以前20才終盤で5億円の借金ができて、身動きとれなくなったことを書いた。

(商品、特に不動産の売上げが停滞したことによる。)

 

そこで5億円の借り換えを、取引銀行を変え、有力な顧客に協力してもらい、先輩、大学の同級生に助けて貰って、一旦決済。支払い期限を緩いものにきりかえた。

 

切り替えても、5億円は借金。借金は返さなければならない。

社員11名だったが、全員20代の若者。下は24才から上は29才の、言わば若造だけの会社。

net でも商品の販売を始めていたが、思ったほどは売れなかった。net でよく売れ出すには、それから数年かかった。

ただ若者ばかりだと行動力はすごい。

 

ダイヤモンドを、南アフリカソビエト、インドから輸入して、宝石店に卸売りしていた。取引先は17社だったが、コンスタントに売れて、そこそこうまくいっていた。

 

借金返済の為に始めたのは、この仕事を拡大すること。

不動産は、契約までに時間がかかる。

ダイヤモンドはトランクひとつあれば良いし、それでうまくいけば数百万円という単位で売れる。

 

そこで取引先17社を100社くらいに増やそう!と号令をかけ、不動産担当者以外の5人、私を含めて6人、ふたり一組で飛び込みをすることにした。(コロナのない時代だから、訪販自由自在。)

 

丁寧に話をするように、忙しそうにしている会社は後日再度訪問する、と言ってあったので、劍もほろろに帰ってくれという会社はなかった。

 

ただ、思ったほど最初はうまくはいかなかった。私は1番若い子と組んでやったが、1日20件回って、売上げ0ということもあった。

しかしその後も、とにかく宝石店を徹底的に回った。

 

最初は首都圏、次に他の関東圏、中部、東海、京阪神、東北...

徐々に話(交渉)が上手くなっていったこともあるが、およそ4,5件に1件は契約することが出来た。

 

ロット売りを中心にやっていて、人気があったが、ロット買いをいやがる人もいて、相手に応じた売り方をした。

(ロット売りとは、宝石のルースを10ピース、20ピース、100ピースというように、まとめていくらで売る方法。

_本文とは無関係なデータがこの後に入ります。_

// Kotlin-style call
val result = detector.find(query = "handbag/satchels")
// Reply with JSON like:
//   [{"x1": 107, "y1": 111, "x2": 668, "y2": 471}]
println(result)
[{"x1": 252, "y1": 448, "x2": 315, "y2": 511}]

)

 

全員で回った件数1000件以上。

無論契約出来た会社は100社を超え、200社前後いった。

200社と言っても、10万円、15万円しか買ってくれないところも、200万円、300万円買ってくれるところもあった。

宝石部門の売上げは、こういうことをやった年は年間3億円以上上昇した。

 

これも借金を返す原動力になった。

借金は、それこそ寝る間も惜しんで働いて、完済に5年かかった。